Saved data entries

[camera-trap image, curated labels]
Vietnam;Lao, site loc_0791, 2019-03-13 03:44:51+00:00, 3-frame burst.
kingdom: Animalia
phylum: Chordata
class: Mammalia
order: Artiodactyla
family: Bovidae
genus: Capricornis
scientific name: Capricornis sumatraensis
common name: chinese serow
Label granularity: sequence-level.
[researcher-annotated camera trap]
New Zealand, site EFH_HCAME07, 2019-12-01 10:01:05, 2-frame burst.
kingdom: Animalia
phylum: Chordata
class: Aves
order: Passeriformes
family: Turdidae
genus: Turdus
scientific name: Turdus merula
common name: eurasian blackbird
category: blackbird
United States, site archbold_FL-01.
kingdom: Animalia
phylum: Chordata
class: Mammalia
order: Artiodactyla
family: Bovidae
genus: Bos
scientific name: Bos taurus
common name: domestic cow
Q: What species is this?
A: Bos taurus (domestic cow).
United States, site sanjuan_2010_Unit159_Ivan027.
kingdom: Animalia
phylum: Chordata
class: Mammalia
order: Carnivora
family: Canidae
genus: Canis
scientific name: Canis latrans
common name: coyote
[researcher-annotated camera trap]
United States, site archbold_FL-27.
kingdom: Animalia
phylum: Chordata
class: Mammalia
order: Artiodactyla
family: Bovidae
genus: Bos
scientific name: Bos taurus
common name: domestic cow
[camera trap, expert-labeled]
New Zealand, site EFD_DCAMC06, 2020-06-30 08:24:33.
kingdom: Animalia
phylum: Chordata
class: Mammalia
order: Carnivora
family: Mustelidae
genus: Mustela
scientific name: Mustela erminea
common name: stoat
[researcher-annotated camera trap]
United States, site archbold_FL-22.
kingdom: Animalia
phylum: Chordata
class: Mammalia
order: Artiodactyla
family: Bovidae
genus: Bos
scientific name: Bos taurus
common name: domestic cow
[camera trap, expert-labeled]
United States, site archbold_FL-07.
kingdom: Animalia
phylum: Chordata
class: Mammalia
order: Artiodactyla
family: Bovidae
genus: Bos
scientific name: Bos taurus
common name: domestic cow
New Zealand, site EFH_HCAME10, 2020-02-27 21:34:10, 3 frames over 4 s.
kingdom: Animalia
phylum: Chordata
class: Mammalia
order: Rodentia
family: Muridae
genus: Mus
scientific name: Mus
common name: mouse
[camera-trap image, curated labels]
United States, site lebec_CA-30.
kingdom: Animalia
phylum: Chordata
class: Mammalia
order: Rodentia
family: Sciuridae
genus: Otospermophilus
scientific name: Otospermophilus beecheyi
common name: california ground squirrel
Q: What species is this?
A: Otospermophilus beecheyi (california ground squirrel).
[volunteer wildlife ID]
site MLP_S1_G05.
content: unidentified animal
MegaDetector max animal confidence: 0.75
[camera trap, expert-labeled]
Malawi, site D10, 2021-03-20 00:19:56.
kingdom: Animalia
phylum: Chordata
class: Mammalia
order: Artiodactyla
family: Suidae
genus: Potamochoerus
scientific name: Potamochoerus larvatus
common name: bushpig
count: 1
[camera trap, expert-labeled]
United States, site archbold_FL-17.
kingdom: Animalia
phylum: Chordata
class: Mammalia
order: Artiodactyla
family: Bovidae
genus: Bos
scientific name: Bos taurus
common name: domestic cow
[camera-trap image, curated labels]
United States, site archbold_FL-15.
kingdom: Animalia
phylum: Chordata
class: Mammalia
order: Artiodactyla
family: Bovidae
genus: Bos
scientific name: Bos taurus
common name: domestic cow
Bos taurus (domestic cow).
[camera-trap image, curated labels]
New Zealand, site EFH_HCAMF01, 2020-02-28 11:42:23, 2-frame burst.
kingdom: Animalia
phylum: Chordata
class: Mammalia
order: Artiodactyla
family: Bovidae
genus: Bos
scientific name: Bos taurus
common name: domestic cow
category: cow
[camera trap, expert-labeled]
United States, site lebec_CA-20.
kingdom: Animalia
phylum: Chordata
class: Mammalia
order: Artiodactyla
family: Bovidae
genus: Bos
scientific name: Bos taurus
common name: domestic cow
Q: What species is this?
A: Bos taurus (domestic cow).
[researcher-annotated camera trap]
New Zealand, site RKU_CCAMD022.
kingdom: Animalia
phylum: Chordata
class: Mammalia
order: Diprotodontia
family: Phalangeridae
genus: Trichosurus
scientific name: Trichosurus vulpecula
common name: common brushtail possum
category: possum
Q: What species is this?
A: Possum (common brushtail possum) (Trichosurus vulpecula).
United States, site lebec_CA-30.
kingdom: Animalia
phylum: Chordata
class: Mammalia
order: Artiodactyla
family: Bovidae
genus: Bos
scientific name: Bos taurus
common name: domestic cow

■ What to work on
Scan the records for the string "Zealand" and show every line that contains it.

■ Exercise response
New Zealand, site EFH_HCAME07, 2019-12-01 10:01:05, 2-frame burst.
New Zealand, site EFD_DCAMC06, 2020-06-30 08:24:33.
New Zealand, site EFH_HCAME10, 2020-02-27 21:34:10, 3 frames over 4 s.
New Zealand, site EFH_HCAMF01, 2020-02-28 11:42:23, 2-frame burst.
New Zealand, site RKU_CCAMD022.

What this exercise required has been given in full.